> _Goal_
Copy every one of the rows below word for word, without changing anything.

> _Items_
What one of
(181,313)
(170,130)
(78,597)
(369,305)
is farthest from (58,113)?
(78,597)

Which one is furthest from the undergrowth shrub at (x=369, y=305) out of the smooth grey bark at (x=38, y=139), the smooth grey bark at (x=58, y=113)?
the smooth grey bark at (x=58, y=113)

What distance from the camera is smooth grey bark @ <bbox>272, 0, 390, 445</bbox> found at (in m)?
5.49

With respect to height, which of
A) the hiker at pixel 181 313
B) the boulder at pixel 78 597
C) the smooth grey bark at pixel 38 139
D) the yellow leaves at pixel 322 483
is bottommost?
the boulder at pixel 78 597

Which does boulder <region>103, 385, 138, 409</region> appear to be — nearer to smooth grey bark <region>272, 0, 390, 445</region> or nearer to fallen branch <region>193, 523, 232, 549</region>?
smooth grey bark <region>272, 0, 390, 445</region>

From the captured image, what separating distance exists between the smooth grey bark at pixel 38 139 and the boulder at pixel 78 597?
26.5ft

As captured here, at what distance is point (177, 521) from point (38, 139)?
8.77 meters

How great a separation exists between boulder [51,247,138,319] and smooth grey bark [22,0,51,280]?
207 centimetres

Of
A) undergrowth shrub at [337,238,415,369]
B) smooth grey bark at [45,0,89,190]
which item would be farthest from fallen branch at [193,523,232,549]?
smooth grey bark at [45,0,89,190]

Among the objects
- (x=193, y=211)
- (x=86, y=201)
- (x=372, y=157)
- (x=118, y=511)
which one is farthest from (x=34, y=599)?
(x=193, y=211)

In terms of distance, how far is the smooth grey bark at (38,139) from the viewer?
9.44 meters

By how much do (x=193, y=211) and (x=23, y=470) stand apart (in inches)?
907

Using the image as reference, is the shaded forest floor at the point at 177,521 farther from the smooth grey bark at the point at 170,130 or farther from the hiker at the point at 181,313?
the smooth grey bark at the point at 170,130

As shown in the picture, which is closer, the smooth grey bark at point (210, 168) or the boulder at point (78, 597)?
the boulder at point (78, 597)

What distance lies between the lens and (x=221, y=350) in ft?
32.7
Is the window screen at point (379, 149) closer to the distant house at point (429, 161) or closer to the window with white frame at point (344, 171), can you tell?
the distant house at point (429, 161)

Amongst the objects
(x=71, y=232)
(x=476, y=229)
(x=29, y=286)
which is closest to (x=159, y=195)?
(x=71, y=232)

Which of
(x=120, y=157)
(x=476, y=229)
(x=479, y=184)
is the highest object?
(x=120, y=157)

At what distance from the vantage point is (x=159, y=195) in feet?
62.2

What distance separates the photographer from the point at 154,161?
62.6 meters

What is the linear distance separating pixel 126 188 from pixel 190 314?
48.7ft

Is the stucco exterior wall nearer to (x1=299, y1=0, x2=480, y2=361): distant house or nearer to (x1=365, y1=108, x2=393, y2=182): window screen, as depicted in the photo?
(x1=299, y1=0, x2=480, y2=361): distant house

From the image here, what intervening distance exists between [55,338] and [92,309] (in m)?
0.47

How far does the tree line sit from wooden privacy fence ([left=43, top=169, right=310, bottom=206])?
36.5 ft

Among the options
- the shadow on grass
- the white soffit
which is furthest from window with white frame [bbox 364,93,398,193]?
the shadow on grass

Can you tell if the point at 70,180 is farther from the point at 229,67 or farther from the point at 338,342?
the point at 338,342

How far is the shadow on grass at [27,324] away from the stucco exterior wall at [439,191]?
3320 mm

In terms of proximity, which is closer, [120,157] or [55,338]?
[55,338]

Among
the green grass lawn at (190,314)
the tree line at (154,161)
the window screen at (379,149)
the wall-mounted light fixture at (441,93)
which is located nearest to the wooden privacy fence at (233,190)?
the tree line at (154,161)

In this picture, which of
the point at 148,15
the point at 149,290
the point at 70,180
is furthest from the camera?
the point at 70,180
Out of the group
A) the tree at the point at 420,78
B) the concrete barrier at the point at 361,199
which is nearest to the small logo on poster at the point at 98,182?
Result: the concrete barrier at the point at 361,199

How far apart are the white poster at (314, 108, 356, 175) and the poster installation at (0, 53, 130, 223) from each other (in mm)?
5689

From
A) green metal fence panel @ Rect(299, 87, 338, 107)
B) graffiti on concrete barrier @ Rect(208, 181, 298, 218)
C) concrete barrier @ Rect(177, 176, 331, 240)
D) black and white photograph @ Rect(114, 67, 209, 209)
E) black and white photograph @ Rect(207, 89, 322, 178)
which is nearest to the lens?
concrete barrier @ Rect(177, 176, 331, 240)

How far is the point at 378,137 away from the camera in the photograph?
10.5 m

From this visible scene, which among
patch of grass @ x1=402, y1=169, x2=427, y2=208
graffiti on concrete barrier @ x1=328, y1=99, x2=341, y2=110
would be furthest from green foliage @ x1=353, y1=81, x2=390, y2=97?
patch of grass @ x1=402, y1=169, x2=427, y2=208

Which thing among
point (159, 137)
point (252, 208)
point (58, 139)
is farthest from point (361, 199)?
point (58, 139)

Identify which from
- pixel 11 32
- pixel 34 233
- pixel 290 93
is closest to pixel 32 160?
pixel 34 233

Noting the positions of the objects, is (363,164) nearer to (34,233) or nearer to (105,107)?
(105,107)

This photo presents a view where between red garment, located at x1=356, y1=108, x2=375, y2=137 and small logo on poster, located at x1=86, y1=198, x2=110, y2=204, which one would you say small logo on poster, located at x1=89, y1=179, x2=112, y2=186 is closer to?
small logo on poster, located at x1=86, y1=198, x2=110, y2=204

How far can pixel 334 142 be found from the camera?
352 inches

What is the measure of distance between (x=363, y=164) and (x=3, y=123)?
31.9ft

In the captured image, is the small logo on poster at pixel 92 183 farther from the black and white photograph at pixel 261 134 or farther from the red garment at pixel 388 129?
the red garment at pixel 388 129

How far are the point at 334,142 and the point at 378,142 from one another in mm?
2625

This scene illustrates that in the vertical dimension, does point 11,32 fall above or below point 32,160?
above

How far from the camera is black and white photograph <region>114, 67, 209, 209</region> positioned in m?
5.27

> _Solution_
What one of
(181,313)
(170,130)
(78,597)
(369,305)
is farthest from (58,113)?
(78,597)

Which one is furthest from the undergrowth shrub at (x=369, y=305) out of the smooth grey bark at (x=38, y=139), the smooth grey bark at (x=58, y=113)?
the smooth grey bark at (x=58, y=113)

What distance from the camera is smooth grey bark @ <bbox>272, 0, 390, 445</bbox> found at (in m)?
5.49

With respect to height, which of
A) the hiker at pixel 181 313
B) the boulder at pixel 78 597
C) the smooth grey bark at pixel 38 139
D) the yellow leaves at pixel 322 483
is bottommost?
the boulder at pixel 78 597

Which does boulder <region>103, 385, 138, 409</region> appear to be — nearer to smooth grey bark <region>272, 0, 390, 445</region> or nearer to fallen branch <region>193, 523, 232, 549</region>?
smooth grey bark <region>272, 0, 390, 445</region>

From the captured image, what separating distance exists between the smooth grey bark at pixel 38 139 and the boulder at pixel 78 597?
26.5ft

As captured here, at what distance is point (177, 521) from point (38, 139)?
8.77 meters

How great a separation exists between boulder [51,247,138,319] and smooth grey bark [22,0,51,280]?
207 centimetres

Of
A) undergrowth shrub at [337,238,415,369]
B) smooth grey bark at [45,0,89,190]
which item would be farthest from fallen branch at [193,523,232,549]?
smooth grey bark at [45,0,89,190]

Among the objects
- (x=193, y=211)
- (x=86, y=201)
- (x=372, y=157)
- (x=118, y=511)
which one is farthest from (x=34, y=599)?
(x=193, y=211)

In terms of distance, how far is the smooth grey bark at (38,139) from the viewer?
9.44 meters

By how much do (x=193, y=211) and (x=23, y=470) stand apart (in inches)?
907

Using the image as reference, is the shaded forest floor at the point at 177,521 farther from the smooth grey bark at the point at 170,130 or farther from the hiker at the point at 181,313?
the smooth grey bark at the point at 170,130

As shown in the picture, which is closer, the smooth grey bark at point (210, 168) or the boulder at point (78, 597)?
the boulder at point (78, 597)

What distance lies between the lens and (x=221, y=350) in ft?
32.7
Is the window screen at point (379, 149) closer to the distant house at point (429, 161) or closer to the window with white frame at point (344, 171), can you tell?
the distant house at point (429, 161)

Amongst the objects
(x=71, y=232)
(x=476, y=229)
(x=29, y=286)
which is closest to (x=159, y=195)?
(x=71, y=232)

Which of
(x=120, y=157)
(x=476, y=229)
(x=479, y=184)
is the highest object?
(x=120, y=157)

At what distance from the vantage point is (x=159, y=195) in feet?
62.2

What distance separates the photographer from the point at 154,161?
62.6 meters

What is the linear distance separating pixel 126 188 from pixel 190 314?
48.7ft

Is the stucco exterior wall nearer to (x1=299, y1=0, x2=480, y2=361): distant house or nearer to (x1=365, y1=108, x2=393, y2=182): window screen, as depicted in the photo?
(x1=299, y1=0, x2=480, y2=361): distant house

From the image here, what intervening distance exists between [55,338] and [92,309] (in m)?
0.47

How far does the tree line sit from wooden privacy fence ([left=43, top=169, right=310, bottom=206])?
36.5 ft

Among the options
- the shadow on grass
- the white soffit
which is furthest from window with white frame [bbox 364,93,398,193]?
the shadow on grass

Can you tell if the point at 70,180 is farther from the point at 229,67 or farther from the point at 338,342?
the point at 338,342

How far is the shadow on grass at [27,324] away from the stucco exterior wall at [439,191]?
3320 mm

In terms of proximity, which is closer, [120,157] or [55,338]?
[55,338]

Among
the green grass lawn at (190,314)
the tree line at (154,161)
the window screen at (379,149)
the wall-mounted light fixture at (441,93)
which is located nearest to the wooden privacy fence at (233,190)?
the tree line at (154,161)

In this picture, which of
the point at 148,15
the point at 149,290
the point at 70,180
is furthest from the camera?
the point at 70,180
Out of the group
A) the tree at the point at 420,78
B) the concrete barrier at the point at 361,199
which is nearest to the small logo on poster at the point at 98,182?
Result: the concrete barrier at the point at 361,199

How far apart are the white poster at (314, 108, 356, 175) and the poster installation at (0, 53, 130, 223) from each other (in mm)?
5689

From
A) green metal fence panel @ Rect(299, 87, 338, 107)
B) graffiti on concrete barrier @ Rect(208, 181, 298, 218)
C) concrete barrier @ Rect(177, 176, 331, 240)
D) black and white photograph @ Rect(114, 67, 209, 209)
E) black and white photograph @ Rect(207, 89, 322, 178)
which is nearest to the lens?
concrete barrier @ Rect(177, 176, 331, 240)

How far is the point at 378,137 away from the camera in the photograph?
10.5 m

From this visible scene, which among
patch of grass @ x1=402, y1=169, x2=427, y2=208
graffiti on concrete barrier @ x1=328, y1=99, x2=341, y2=110
would be furthest from green foliage @ x1=353, y1=81, x2=390, y2=97?
patch of grass @ x1=402, y1=169, x2=427, y2=208

Which thing among
point (159, 137)
point (252, 208)
point (58, 139)
is farthest from point (361, 199)?
point (58, 139)

Identify which from
- pixel 11 32
- pixel 34 233
- pixel 290 93
is closest to pixel 32 160?
pixel 34 233

Noting the positions of the objects, is (363,164) nearer to (34,233) or nearer to (105,107)?
(105,107)

This photo presents a view where between red garment, located at x1=356, y1=108, x2=375, y2=137 and small logo on poster, located at x1=86, y1=198, x2=110, y2=204, which one would you say small logo on poster, located at x1=89, y1=179, x2=112, y2=186 is closer to?
small logo on poster, located at x1=86, y1=198, x2=110, y2=204

How far can pixel 334 142 be found from the camera?
352 inches

What is the measure of distance between (x=363, y=164) and (x=3, y=123)?
31.9ft

In the captured image, is the small logo on poster at pixel 92 183 farther from the black and white photograph at pixel 261 134 or farther from the red garment at pixel 388 129?
the red garment at pixel 388 129

How far are the point at 334,142 and the point at 378,142 from one another in mm?
2625

This scene illustrates that in the vertical dimension, does point 11,32 fall above or below point 32,160?
above

How far from the camera is black and white photograph <region>114, 67, 209, 209</region> positioned in m?
5.27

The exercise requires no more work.